VORGEGEBENER TEXT.

○ ○ ○ ○ ○ ○ ○

20. Sonntag nach Trinitatis

Markus 10,2-9


Wenn wir vor dem Spiegel stehen, können wir uns dann gerade in die Augen schauen? Haben wir den Mut, durch unsere Augen hindurch in unser Herz zu blicken? Und können wir dann sagen: „Ja, ich stehe zu dem, was ich sage und tue. Ich bin einverstanden mit mir selbst, mit meinem Reden und Handeln.“?

Vergessen wir mal für einen Moment alles, was wir von Kirche und Bibel und Glauben wissen, von Gott und von Mose und Jesus, von den zehn Geboten und von der Bergpredigt. Dann bleibt immer noch das drängende innere Bedürfnis, anständig zu sein oder als solches zu gelten, gerechtfertigt zu sein in dem, was wir sagen und tun. 

„Gewissen“ können wir das nennen oder „Über-Ich“. Von der Erziehung kann das kommen, der familiären oder der gesellschaftlichen, oder aus der natürlichen Veranlagung heraus. 

Bei manchen ist das Gewissen vielleicht schwach ausgebildet, manche haben vielleicht gar keins. Aber im Großen und Ganzen möchten wir doch gewissen Erwartungen und Werten entsprechen, höheren und sehr grundsätzlichen Erwartungen und Werten, an denen unser Selbstwertgefühl und unsere Selbstachtung hängen und der Respekt, den wir uns von anderen wünschen.

Welche Erwartungen und Werte sind es, die uns so bedrängen? Woher kommen sie?

○ ○ ○ ○ ○ ○ ○

GESPEICHERTE AUFLISTUNG.

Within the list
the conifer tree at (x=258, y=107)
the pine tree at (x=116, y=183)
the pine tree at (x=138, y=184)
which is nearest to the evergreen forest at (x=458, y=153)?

○ ○ ○ ○ ○ ○ ○

ZU ERLEDIGEN.
#1 Schreiben Sie aus dem Predigttext den Abschnitt zwischen „Vergessen wir mal“ und „natürlichen Veranlagung heraus.“ einschließlich wortgetreu ab.
#2 Geben Sie die gesamte Auflistung oben Zeile für Zeile unverändert wieder.

LÖSUNGEN.
#1
Vergessen wir mal für einen Moment alles, was wir von Kirche und Bibel und Glauben wissen, von Gott und von Mose und Jesus, von den zehn Geboten und von der Bergpredigt. Dann bleibt immer noch das drängende innere Bedürfnis, anständig zu sein oder als solches zu gelten, gerechtfertigt zu sein in dem, was wir sagen und tun. 

„Gewissen“ können wir das nennen oder „Über-Ich“. Von der Erziehung kann das kommen, der familiären oder der gesellschaftlichen, oder aus der natürlichen Veranlagung heraus.

#2
Within the list
the conifer tree at (x=258, y=107)
the pine tree at (x=116, y=183)
the pine tree at (x=138, y=184)
which is nearest to the evergreen forest at (x=458, y=153)?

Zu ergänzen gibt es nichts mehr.